Title: Research Microbiologist at the Centers for Disease Control and Prevention

Location: Georgia

  1. What role do you play in fighting flu?
    I am a research microbiologist, but that title comes with many hats. Primarily, I interpret the genetic data for seasonal flu viruses. I started out doing genetic analysis of flu viruses across the spectrum, from extraction and sequencing of the viral genome to the post-sequencing analysis and reporting. Now many of these tasks are handled separately, while I focus on the final interpretation and reporting of genetic sequencing data. Due to my years in the Influenza Division, I also serve as a mentor to junior members of our team.
  2. What is the most rewarding part of your work?
    I think the most rewarding part of my work is the people. I work with the most amazing group of people who are all dedicated to the same goal. In times of crisis, like the H1N1 pandemic in 2009, the response both within the flu group and parts of the CDC was amazing. Everyone came together, bringing their expertise for this one common goal to fight flu. Everyone in this Division is committed to the goal of protecting the population from flu illness.
  3. What is the most difficult part of your work?
    There are only 24 hours in a day. As the workload in the Influenza Division is constant and moves at a rapid pace, it can be difficult to stay abreast of the evolving technologies related to genomic analysis. These technologies can provide more robust interpretations and streamline the workflow, ultimately providing opportunities to advance science.
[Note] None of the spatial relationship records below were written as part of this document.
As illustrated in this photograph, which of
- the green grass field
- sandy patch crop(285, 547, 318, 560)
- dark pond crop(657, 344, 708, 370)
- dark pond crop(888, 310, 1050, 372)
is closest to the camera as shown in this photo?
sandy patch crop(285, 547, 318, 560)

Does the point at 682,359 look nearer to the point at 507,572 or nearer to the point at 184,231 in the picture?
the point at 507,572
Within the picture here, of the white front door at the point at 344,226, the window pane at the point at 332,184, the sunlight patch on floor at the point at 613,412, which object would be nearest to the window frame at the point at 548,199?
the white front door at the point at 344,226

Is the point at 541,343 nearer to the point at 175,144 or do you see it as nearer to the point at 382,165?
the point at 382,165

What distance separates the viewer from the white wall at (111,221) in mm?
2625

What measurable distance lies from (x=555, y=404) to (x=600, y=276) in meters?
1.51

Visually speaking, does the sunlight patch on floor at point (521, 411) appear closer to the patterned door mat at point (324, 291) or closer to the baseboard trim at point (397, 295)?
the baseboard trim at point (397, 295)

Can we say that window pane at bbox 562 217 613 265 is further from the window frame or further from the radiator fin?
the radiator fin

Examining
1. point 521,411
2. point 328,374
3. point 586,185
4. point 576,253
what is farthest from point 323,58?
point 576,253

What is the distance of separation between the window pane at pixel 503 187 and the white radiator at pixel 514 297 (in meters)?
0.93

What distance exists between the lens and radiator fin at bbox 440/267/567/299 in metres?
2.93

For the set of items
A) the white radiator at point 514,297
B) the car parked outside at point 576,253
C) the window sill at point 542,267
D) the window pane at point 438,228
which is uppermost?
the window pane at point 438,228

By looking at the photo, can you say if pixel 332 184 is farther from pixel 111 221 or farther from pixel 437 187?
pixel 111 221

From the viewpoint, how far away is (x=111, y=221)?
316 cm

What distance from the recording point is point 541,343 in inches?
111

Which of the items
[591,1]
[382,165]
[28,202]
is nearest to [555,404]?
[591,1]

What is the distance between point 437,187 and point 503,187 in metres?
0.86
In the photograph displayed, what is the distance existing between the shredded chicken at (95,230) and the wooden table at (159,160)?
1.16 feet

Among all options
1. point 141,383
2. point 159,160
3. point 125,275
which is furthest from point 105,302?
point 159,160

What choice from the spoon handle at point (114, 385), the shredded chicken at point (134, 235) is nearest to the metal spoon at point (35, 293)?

  4. How serious is flu? What should people know about the risk of flu?
    The gravity of a flu infection is underestimated by many. Since flu viruses have always been in circulation during our lifetimes, it is often dismissed as a nuisance. Many people do not realize the number of hospitalizations and deaths that are directly attributed to flu each year. [People should know] that flu vaccine, even if it doesn’t completely prevent illness, helps prevent hospitalization and death.
  5. What would you say to those who are hesitant about getting a flu vaccine?
    Since I have had these conversations about the flu vaccine, my first response is to ask, “what is holding you back”? Getting to the root of that person’s hesitancy is important. Having that conversation can get people to act and get their vaccine. Second, I always tell them that getting the vaccine not only protects them but protects the most vulnerable around them – including friends and family.